Available at https://auto-literature-review.vercel.app/.
Fast and automated study selection for literature review with Scopus and OpenAI.
Auto Literature Review (ALR) follows a systematic literature review process consisting of three key stages: the formulation of a search string for Scopus database, the execution of literature search, and the evaluation and selection of studies using natural language and machine learning reasoning. The results from each stage are automatically aggregated into a final output, as shown in the figure below.
ALR uses Scopus and OpenAI APIs to perform the literature search and evaluation. To use the APIs, you need to create an account and request API keys on Scopus and OpenAI. After obtaining Scopus API key, you must request for Institutional Token, as it is required to access abstracts of the articles.
You must enter API keys at https://auto-literature-review.vercel.app/configuration to use the application.
Tip
Your API keys never leave your browser and are stored in the browser's local storage. They are used only to make straight requests from your browser to Scopus and OpenAI APIs.
The Search String stage enables users to input a natural language description of a topic or discipline they wish to explore, and the system responds with a reasoned, Scopus-compatible search string. As illustrated in figure below, this process is guided by a predefined system prompt to ensure that responses strictly follow the Scopus search format.
The Literature Search stage enables users to perform Boolean searches against the Scopus database and efficiently evaluate the returned results, as illustrated in the following figure.
The Literature Evaluation stage enables users to request AI-driven reasoning on a test set derived from the Literature Search stage output. Users can provide natural language selection criteria, accompanied by a predefined system prompt, to assess the relevance of identified literature. In response, the system evaluates whether a paper meets the criteria and provides a reasoned justification, as illustrated in following figure.
The Results stage processes all entries from the Literature Search stage, evaluates each based on the criteria defined in the Literature Evaluation stage, and compiles the final output into a standardized spreadsheet format, as illustrated in following figure.
This project uses dev containers to ensure a consistent development environment. To get started, you need to have Docker and Visual Studio Code installed.
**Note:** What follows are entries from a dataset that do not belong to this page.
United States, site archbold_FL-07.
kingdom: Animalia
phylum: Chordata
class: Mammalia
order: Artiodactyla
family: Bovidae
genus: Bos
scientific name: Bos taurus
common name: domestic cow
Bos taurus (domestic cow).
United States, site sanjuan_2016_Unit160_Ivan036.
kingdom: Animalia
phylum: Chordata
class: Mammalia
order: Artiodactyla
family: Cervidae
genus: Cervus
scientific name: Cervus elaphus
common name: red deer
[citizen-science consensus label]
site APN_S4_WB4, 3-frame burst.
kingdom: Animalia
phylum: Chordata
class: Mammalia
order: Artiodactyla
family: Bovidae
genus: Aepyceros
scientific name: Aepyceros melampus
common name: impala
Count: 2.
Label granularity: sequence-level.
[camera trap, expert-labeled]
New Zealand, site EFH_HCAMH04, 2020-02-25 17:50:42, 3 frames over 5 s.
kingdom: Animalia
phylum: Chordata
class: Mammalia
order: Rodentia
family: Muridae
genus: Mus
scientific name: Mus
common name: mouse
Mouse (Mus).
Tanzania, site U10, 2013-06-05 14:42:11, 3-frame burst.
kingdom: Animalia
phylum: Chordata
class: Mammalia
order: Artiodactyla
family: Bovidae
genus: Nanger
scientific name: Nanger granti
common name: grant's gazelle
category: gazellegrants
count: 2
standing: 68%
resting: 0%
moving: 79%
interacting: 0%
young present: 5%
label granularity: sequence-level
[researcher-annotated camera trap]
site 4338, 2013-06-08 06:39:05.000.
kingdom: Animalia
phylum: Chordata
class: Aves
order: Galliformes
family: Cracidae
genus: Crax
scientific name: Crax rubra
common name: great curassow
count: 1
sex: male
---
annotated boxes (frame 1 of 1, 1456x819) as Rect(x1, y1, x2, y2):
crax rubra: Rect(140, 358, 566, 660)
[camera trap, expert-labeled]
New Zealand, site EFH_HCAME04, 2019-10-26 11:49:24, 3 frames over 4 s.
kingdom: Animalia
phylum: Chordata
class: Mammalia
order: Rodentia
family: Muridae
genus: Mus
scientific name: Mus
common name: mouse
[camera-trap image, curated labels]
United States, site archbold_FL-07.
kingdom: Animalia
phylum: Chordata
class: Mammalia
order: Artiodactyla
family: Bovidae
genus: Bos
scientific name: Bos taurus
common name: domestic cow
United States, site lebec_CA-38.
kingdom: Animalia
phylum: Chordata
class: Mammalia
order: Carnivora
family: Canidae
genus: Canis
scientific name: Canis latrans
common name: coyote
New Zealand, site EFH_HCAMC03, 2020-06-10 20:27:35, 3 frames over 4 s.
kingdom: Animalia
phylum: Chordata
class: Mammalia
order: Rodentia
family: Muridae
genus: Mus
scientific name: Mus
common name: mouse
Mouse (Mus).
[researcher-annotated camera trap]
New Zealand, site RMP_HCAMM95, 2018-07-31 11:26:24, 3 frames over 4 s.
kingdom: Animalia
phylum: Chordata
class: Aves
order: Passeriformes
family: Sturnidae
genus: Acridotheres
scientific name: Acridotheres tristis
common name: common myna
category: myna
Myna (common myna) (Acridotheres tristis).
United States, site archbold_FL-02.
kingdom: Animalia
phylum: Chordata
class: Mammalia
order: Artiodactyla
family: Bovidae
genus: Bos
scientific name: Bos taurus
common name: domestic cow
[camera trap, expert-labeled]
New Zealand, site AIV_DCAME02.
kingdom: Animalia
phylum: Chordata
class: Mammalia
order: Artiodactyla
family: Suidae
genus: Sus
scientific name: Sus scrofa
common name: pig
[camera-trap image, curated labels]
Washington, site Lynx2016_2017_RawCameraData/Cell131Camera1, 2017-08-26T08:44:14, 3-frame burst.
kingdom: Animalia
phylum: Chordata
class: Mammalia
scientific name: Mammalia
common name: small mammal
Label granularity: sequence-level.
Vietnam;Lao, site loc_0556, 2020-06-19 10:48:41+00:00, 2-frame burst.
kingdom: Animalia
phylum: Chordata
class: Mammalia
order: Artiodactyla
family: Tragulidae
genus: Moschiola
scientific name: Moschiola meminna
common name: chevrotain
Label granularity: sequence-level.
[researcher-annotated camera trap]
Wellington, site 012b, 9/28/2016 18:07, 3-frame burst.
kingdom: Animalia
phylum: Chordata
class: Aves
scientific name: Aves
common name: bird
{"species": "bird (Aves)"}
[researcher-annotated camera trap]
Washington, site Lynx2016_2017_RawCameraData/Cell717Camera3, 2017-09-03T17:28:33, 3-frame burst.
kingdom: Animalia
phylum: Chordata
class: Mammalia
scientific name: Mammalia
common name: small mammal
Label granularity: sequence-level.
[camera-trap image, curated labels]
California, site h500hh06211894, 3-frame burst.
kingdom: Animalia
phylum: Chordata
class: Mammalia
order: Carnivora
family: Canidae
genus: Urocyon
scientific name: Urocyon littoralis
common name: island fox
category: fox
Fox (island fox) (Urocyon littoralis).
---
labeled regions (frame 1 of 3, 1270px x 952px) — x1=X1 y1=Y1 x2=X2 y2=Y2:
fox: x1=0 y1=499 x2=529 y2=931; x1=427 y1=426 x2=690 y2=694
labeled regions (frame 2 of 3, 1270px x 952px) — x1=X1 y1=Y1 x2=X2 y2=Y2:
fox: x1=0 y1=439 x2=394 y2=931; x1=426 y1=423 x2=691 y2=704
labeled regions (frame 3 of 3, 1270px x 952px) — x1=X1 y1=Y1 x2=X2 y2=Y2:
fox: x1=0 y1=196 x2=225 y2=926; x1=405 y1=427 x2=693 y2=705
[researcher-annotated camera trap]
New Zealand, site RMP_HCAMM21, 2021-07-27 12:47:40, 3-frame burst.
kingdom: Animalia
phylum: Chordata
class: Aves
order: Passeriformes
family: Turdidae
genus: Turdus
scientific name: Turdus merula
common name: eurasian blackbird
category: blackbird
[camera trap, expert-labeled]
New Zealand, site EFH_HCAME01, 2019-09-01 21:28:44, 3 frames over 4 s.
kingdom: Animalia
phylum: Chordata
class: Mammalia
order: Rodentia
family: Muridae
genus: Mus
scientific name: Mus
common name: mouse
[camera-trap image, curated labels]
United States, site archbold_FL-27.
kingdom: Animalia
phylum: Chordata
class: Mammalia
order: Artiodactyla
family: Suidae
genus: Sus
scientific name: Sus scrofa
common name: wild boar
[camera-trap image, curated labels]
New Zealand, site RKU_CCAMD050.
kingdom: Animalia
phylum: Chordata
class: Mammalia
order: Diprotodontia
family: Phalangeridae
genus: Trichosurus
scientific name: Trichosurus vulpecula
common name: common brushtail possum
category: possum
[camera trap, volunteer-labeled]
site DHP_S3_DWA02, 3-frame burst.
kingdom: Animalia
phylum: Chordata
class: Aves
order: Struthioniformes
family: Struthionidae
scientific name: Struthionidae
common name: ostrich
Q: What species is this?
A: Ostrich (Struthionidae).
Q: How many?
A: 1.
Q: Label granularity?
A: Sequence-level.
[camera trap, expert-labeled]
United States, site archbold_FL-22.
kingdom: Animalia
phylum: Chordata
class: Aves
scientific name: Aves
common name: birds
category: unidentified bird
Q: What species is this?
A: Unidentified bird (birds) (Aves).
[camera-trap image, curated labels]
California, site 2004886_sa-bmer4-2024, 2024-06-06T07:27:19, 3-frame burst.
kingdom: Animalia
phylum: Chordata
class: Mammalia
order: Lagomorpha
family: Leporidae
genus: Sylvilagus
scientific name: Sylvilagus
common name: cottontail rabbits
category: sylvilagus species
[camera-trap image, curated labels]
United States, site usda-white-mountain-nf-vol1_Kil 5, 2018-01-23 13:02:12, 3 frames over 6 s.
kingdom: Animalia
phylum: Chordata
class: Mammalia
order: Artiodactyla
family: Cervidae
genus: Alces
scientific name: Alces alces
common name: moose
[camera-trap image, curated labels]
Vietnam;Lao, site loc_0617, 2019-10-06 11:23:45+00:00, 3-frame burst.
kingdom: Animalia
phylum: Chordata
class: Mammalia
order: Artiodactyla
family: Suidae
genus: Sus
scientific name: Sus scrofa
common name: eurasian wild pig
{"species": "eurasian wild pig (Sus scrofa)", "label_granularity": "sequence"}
Please refer to official documentation on how to get started with dev containers.
If you don't prefer to use dev containers, you can follow .devcontainer/Dockerfile to install the required dependencies on your local machine.
Run npm run dev
to start the development server. The server will be available at http://localhost:3000
.
Run npm run test
to run tests.
This project uses changesets to manage releases. Therefore, include a changeset in your pull request following guidelines.
This project is licensed under the MIT License - see the LICENSE file for details.